**Problem description:** Could you continue the news report on cancer drug costs and new treatments, picking up right after its final sentence?

*** Opening of Passage ***

Demand for expensive immune system drugs to treat cancers is going to increase because of their effectiveness but costs need to be contained so the widest number of patients benefit, according to oncologist Prof John Crown.
"They are too expensive. The countries of the Western world, where the big markets are, need to get their heads together and develop some kind of cost containment strategy," said Prof Crown of St Vincent's University Hospital.
It was “absolutely outrageous” that some cancer drugs in use for many years, which were cheap to make, had suddenly got expensive due to market forces, he told a symposium on cancer research on Friday.
Immunotherapy drugs, in contrast, were expensive to develop and make. Given the range of common diseases where they were effective, their use had “colossal economic health implications” as demand increased.
They were widely used in treating lung cancers, kidney disease, melanomas and many other cancers. The big challenge for oncologists, he added, was working out what patients would benefit from particular drugs.
Adding €2 to €3 to the cost of a packet of cigarettes and ring-fencing the revenue for cancer drugs would cover the cost of new treatments, he said.
The other revolution in cancer treatment, Prof Crown said, was “precision medicine” such as the use of “antibody drug conjugates” which target the cancer cell in a precise way – in contrast to “the blunderbuss of chemotherapy and radiotherapy”.
Dr Denis Collins of the National Institute for Cellular Biology in DCU outlined promising research on developing novel combinations of cancer drugs in fighting cancers resistant to treatment, including triple-negative breast cancer, one of the most aggressive and difficult to treat forms of the disease.

*** Close of Passage ***
*** Opening of Data shown ***

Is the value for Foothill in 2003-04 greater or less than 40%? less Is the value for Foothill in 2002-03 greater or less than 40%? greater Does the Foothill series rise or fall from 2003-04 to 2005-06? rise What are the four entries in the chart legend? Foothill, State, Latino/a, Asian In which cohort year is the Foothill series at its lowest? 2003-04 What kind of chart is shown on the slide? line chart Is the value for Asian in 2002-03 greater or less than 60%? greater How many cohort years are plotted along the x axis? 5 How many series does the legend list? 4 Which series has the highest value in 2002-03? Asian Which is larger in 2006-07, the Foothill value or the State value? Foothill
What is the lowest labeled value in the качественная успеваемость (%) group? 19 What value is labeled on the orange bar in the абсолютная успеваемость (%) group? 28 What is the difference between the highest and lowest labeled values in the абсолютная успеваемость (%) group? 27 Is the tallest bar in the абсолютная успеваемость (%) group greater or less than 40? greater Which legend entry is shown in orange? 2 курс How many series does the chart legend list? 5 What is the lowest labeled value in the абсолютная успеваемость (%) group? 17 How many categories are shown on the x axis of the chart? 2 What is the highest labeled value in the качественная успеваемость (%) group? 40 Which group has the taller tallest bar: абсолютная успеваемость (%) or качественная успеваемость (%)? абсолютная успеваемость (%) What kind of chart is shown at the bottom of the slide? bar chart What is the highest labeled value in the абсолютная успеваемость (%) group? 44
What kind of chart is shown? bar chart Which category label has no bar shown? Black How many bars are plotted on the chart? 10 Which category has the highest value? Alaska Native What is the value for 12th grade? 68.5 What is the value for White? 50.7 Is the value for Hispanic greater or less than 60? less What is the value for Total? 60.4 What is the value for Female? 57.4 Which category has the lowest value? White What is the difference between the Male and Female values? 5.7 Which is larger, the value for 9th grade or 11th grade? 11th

*** Close of Data shown ***

**Result of this exercise:**
He outlined how checkpoint inhibitor drugs in combination with widely-used breast drug Herceptin could bring better outcomes for those with breast cancer.
For far too long cancer research in a clinical setting was divorced from the laboratory but increasingly they were merging into a single effort which meant new treatments were quicker in development, Prof Crown said. “Translation works both ways, and the experience of how treatments work in people feeds back to inform further laboratory research,” he said.
On cancer risk, he told The Irish Times smoking continues to be “the huge enemy”. The risk factor “that we did not pay sufficient attention to” was weight, notably obesity.
There was also a need to scale up the ability in Ireland to assess familial links to cancer through genetic testing. The National Centre for Medical Genetics attached to Crumlin hospital in Dublin, was doing heroic work in this regard, he said, but greater resources were needed.
The Minister for Health’s decision to re-introduce cancer warnings on alcohol products was correct in his view. On prevention, he said cervical cancer vaccination and avoiding sunburn continue to be critically important.